:: Selected extract ::
BEGIN

Savina Carluccio, Executive Director at International Coalition for Sustainable Infrastructure commented: “Results from this recent analysis of the World Risk Poll data shine a light on the need for national, regional, and local governments to work together to tackle resilience challenges. Due to their multifaceted and complex nature, disaster risk reduction and resilience implementation requires multilevel governance structures and buy-in from all levels. Establishing multi-functional departments with the remit to centrally coordinate resilience interventions would be one way to encourage this type of horizontal collaboration.

“Education could enhance understanding of the importance of disaster risk reduction and resilience and, in turn, improve the confidence of the public in the government’s plans and actions. Educating and building capacity of policymakers is a priority, since they are responsible for developing regulations and incentives to increase the uptake of disaster risk reduction and resilience. Enhancing capacity of practitioners at local level is urgently needed, and educational settings and civil society have a key role to play here. In parallel, improving public education would result in increased public buy-in for resilience projects, increase public understanding of disaster risks, and may contribute to a culture of risk awareness and resilience.”

In 2022, the UK Government published its Resilience Framework, under which local leaders are empowered to strengthen Local Resilience Forums and work to prevent disasters ‘rather than cure wherever possible’[1]. Its three pillars – leadership, accountability, and integration – aim to give elected leaders an enhanced role in the space. With a reformed plan by 2030, pilot trials have already begun.

In Germany, which has a federal government, leaders have adopted the German Strategy to Strengthen Resilience to Disasters. Following the impact of the Covid-19 pandemic, catastrophic flooding in Rhineland-Palatinate and North Rhine-Westphalia which killed over 180 people, and the Russian invasion of Ukraine, the programme aims to create a ‘fresh start in the area of civil protection’[2]. It aims to ensure local communities and key areas such as utility services and resources are resilient if a disaster occurs.

Jan added: “While our data shows that the public have greater confidence in local government disaster preparedness, confidence in both layers of government is relatively low in Northern and Western Europe compared to many other global regions. Enhanced collaboration between levels of government and private sector actors can help improve the resilience of key infrastructure in the face of disasters, which may in turn improve public confidence.”

The report recommends that national governments work more collaboratively with local governments and other actors to improved disaster preparedness and response, working within the context of international agreements such as the Sendai Framework for Disaster Reduction.

For more information, see the full report: Focus On: Critical infrastructure resilience and perceptions of disaster preparedness.



About the World Risk Poll

The Lloyd’s Register Foundation World Risk Poll is the first global study of worry about, and harm from, risks to people’s safety.

This data is from the second edition of the Poll, based on around 125,000 interviews conducted by Gallup in 121 countries during 2021.

The data includes places where little or no official data on safety and risk exists, and so constitutes a unique resource for defining the nature and scale of safety challenges across the world, as reported first-hand by those who experience them.

This intelligence can and should be used by governments, regulators, businesses, NGOs and international bodies to inform and target policies and interventions that make people safer, working in partnership with and empowering communities.

About Lloyd’s Register Foundation

Lloyd’s Register Foundation is an independent global safety charity that supports research, innovation, and education to make the world a safer place. Its mission is to use the best evidence and insight, such as the World Risk Poll, to help the global community focus on tackling the world’s most pressing safety and risk challenges.

END

:: Work item A ::
State whether each statement agrees with the resilience passage, answering yes or no and quoting the words that decide it: (i) The UK Government published its Resilience Framework in 2022. (ii) The flooding in Rhineland-Palatinate and North Rhine-Westphalia killed over 180 people. (iii) The second edition of the Poll drew on interviews held in 150 countries.
:: Work item B ::
Rewrite the resilience passage starting with "The Lloyd’s Register" and going on through "countries during 2021.", switching "Gallup" to "an independent polling firm".
These data have no connection to the resilience passage.

:: Entries drawn from a collection ::
BEGIN

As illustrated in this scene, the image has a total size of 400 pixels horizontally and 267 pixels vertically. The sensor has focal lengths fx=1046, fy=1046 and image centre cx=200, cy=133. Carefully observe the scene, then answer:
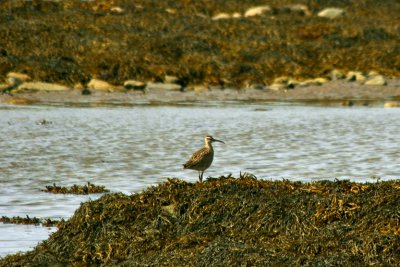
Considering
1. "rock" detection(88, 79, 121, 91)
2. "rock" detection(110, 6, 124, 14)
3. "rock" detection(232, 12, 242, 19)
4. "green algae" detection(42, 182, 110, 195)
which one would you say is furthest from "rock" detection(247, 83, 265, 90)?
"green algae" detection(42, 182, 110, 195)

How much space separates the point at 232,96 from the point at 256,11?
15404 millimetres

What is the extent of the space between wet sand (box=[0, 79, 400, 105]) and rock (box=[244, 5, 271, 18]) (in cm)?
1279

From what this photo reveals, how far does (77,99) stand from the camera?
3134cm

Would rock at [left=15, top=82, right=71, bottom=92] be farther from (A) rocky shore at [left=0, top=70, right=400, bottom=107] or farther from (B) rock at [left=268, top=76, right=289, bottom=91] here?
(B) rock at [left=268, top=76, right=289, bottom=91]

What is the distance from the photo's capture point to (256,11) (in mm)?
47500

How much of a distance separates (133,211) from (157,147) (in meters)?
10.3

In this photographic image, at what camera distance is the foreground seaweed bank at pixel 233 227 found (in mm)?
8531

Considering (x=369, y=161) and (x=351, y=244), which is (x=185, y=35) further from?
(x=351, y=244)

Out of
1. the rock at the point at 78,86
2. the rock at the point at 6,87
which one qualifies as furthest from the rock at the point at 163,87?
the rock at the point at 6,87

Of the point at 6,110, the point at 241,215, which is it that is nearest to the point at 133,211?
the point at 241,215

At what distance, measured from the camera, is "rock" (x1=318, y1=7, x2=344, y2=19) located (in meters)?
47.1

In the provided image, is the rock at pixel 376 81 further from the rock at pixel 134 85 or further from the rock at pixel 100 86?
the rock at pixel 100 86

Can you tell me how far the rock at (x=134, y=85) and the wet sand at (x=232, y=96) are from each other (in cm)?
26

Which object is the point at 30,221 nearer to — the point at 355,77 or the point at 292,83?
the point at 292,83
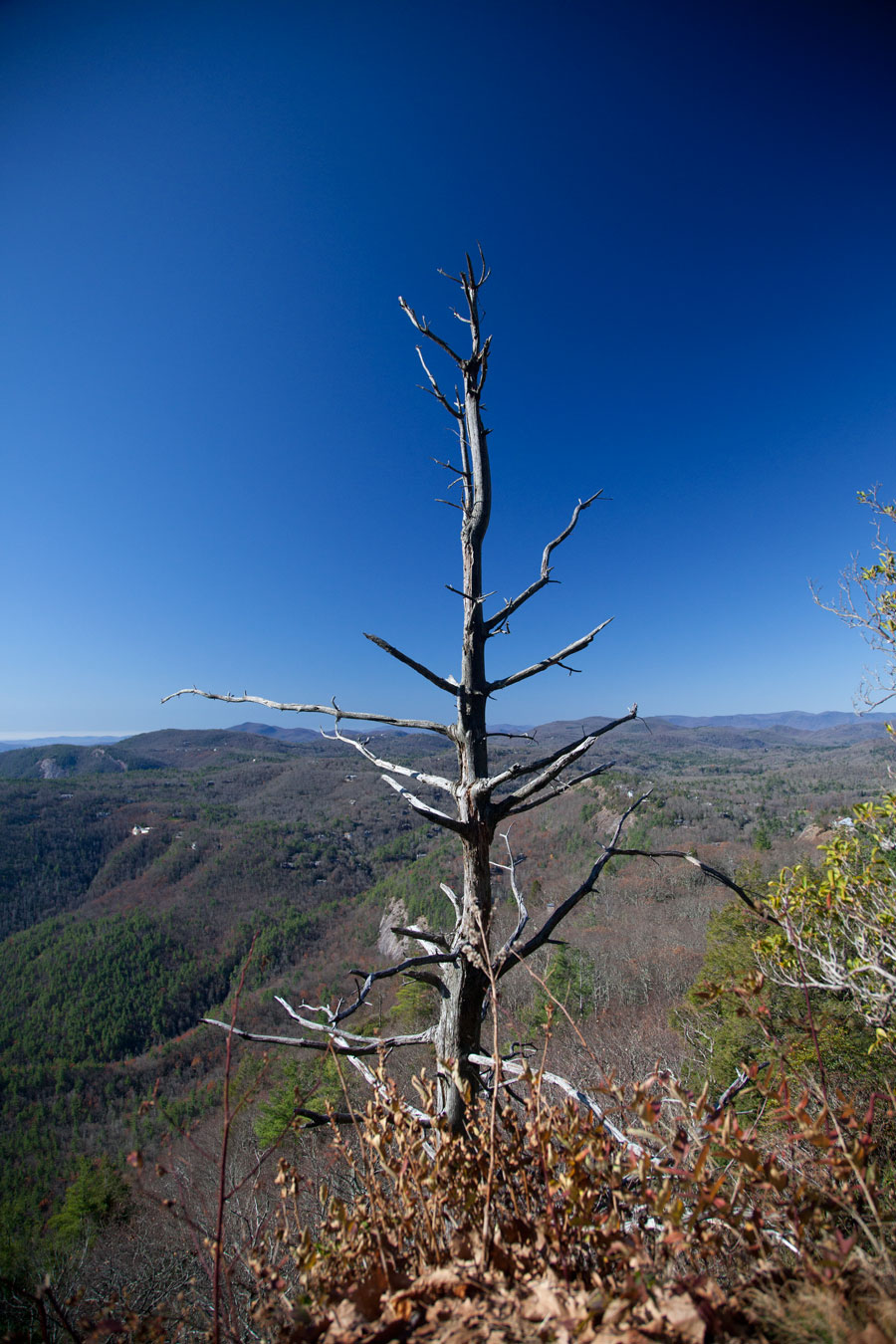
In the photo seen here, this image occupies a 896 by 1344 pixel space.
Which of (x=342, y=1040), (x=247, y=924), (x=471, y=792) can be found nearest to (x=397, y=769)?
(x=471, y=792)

END

:: Result A ::
(i) Yes: "In 2022, the UK Government published its Resilience Framework"
(ii) Yes: "catastrophic flooding in Rhineland-Palatinate and North Rhine-Westphalia which killed over 180 people"
(iii) No: "around 125,000 interviews conducted by Gallup in 121 countries during 2021"

:: Result B ::
The Lloyd’s Register Foundation World Risk Poll is the first global study of worry about, and harm from, risks to people’s safety.

This data is from the second edition of the Poll, based on around 125,000 interviews conducted by an independent polling firm in 121 countries during 2021.